Recently, Rosie bought a new desktop from NZXT. Here are my thoughts about NZXT, the new computer, and VR on it.

NZXT

I built my own desktop back in 2008, so I’m not unfamiliar with the process. However, since then things have changed slightly. Everything has RGB LEDs, liquid cooling is far more “consumer”, graphics cards have gotten a lot more powerful, etc.

I like NZXT as a service because they greatly reduce the number of choices you have. Maybe that’s a good thing, maybe not - it depends on how far down the “part picker” rabbit hole you want to go. For us, it made sense to use the service because we didn’t really want to pick all the parts out of thousands and do the assembly ourselves. (I have horrifying memories of mounting the CPU cooler and thinking I was going to snap something in half.)

The only thing I have to say negatively about NZXT is that they use FedEx for shipping, which is almost universally bad. In our case, the initial delivery estimate was on a Sunday, and the Monday after was a holiday - hooray all day gaming! Or so we thought. Turns out, that method of FedEx shipping never delivers on a Sunday. They didn’t deliver on Monday either - at least not our package (maybe they knew our leasing office would be closed and decided not to deliver). It finally got delivered Tuesday night (after sitting in a nearby town since early Sunday morning).

Benchmark / Stress Test

While waiting for all the video games to download, I decided to try some benchmark applications. I don’t have actual numbers here because, well it doesn’t really matter that much to me. The applications I used as a stress test were prime95 and Folding @ Home. Prime95 is really good at maximizing CPU and RAM usage. Folding @ Home is really good at using the CPU and GPU to their fullest extent, but it doesn’t consume RAM nearly as much.

In both cases, the results that I was most interested in were temperatures (and power draw).

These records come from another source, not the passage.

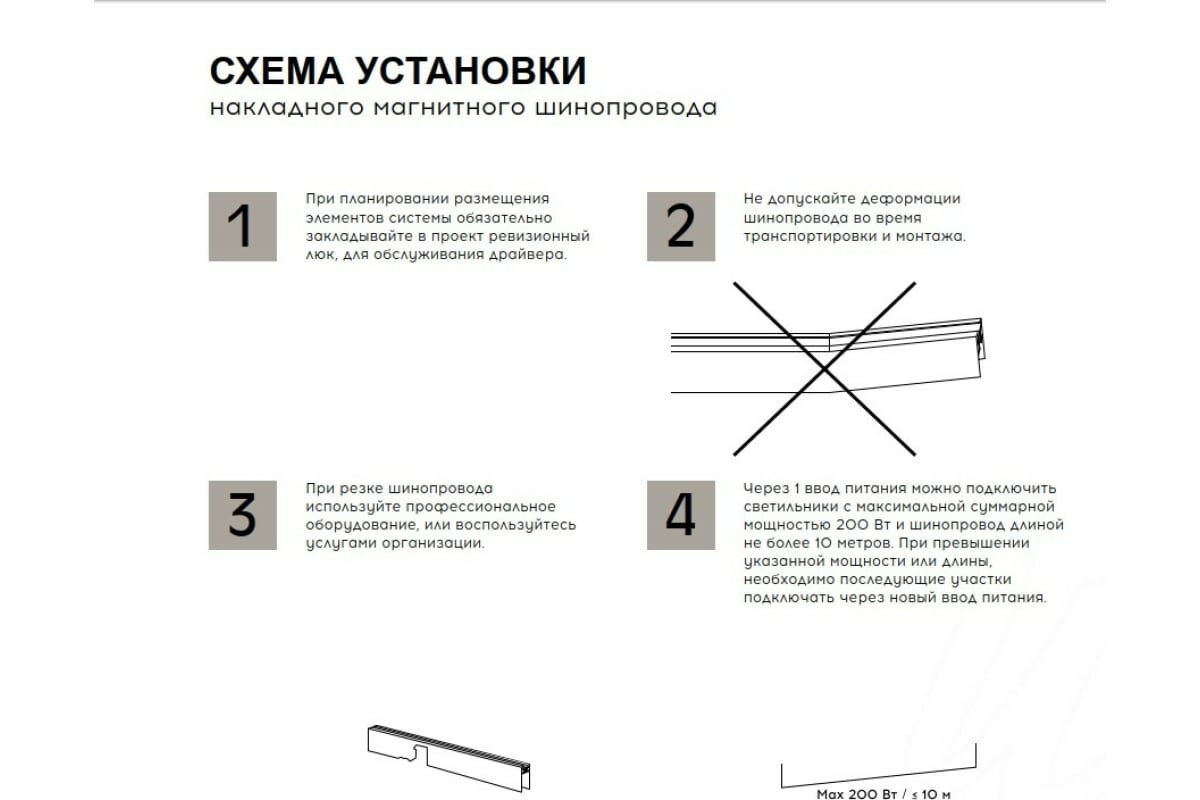 СХЕМА УСТАНОВКИ
накладного магнитного шинопровода

1

При планировании размещения элементов системы обязательно закладывайте в проект ревизионный люк, для обслуживания драйвера.

2

Не допускайте деформации шинопровода во время транспортировки и монтажа.

3

При резке шинопровода используйте профессиональное оборудование, или воспользуйтесь услугами организации.

4

Через 1 ввод питания можно подключить светильники с максимальной суммарной мощностью 200 Вт и шинопровод длиной не более 10 метров. При превышении указанной мощности или длины, необходимо последующие участки подключать через новый ввод питания.

Max 200 Вт / ≤ 10 м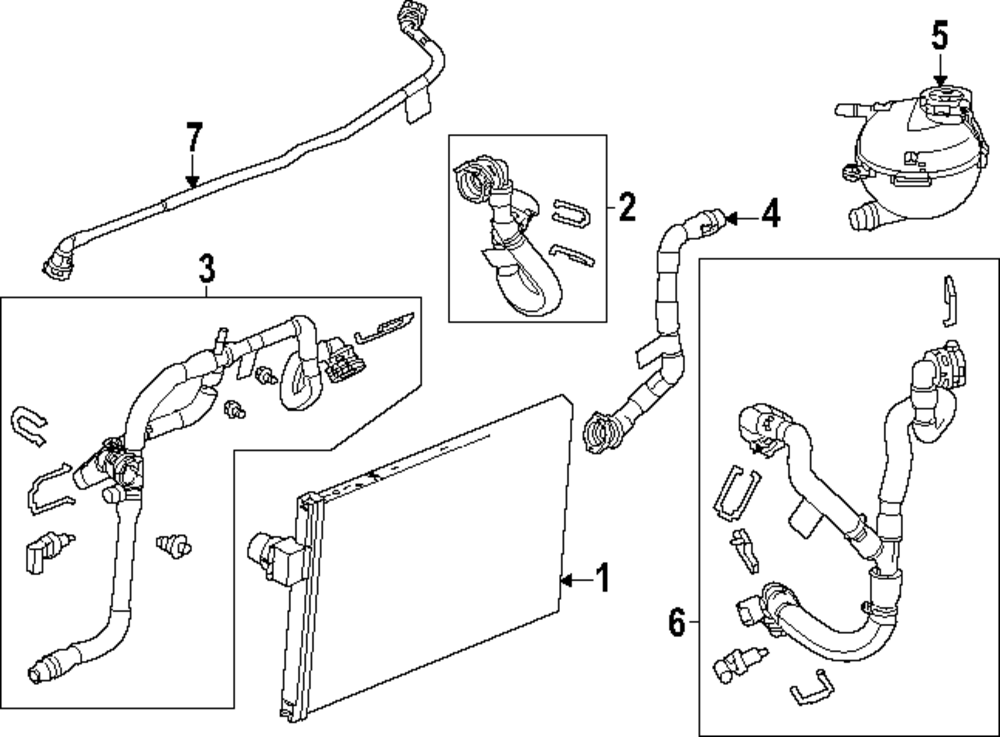 7
5
2
4
3
1
6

Going full tilt, my laptop CPU would easily hit 100°C and start to thermally throttle. The GPU can also easily hit 90°C if I pushed it. Pretty bad, IMO, but it is a laptop with a weird cooling flow.

The desktop, however, performed amazingly. Even with the CPU and GPU going at 100%, it never broke 65°C on the CPU and 75°C on the GPU. Even the fans barely made noise.

At the fullest utilization, the system pulls ~300W, which is pretty good for the amount of work it’s doing. My desktop from 2008 would idle around that power draw, and could peak around 600W.

Half-Life: Alyx

The biggest thing I was looking forward to was using the new desktop for VR instead of my laptop. The laptop had a laptop-grade RTX 2060, while the desktop is a full-sized RTX 3070. I knew it would handle VR better, but how much, I didn’t yet know.

TL;DR: It’s a lot better!

The first improvement I was able to see was that the loading screens were much smoother. On my laptop, they’d take ~10-30 seconds before the headset tracking would kick in. During that time, the screen would flicker to gray and not update when I moved my head. Very nausea inducing! On the desktop, that period was about 1 to 2 seconds. And the loading times overall we’re much lower.

The second improvement was that I was able to increase the graphics quality settings in game and not suffer much, if at all.

The last improvement I made, and was by far the most noticeable overall, was upping the HMD’s frame rate from 90 fps to 144 fps. This made the games much “smoother”, even if there were the occasional reprojected frames. This was especially noticeable in Beat Saber.

I’ve heard on Reddit that it’s possible to force the VR system into an every-other mode: the headset would run at 144 fps, but the game would be rendering at 72 fps, and every other frame is reprojected. Supposedly this is supposed to make it smoother (since the game has more time to render each frame) and the “interruption” of the reprojection is more consistent so it’s easier to ignore. I’ve not needed to do that yet, but it’s in my back pocket if I ever want to push things further.

Conclusion

We probably went overkill with the specs on this desktop, but we are planning on keeping it and not having to upgrade it for quite a long time. I’m also very happy with the VR performance on the RTX 3070 (specifically for Half-Life: Alyx and Beat Saber).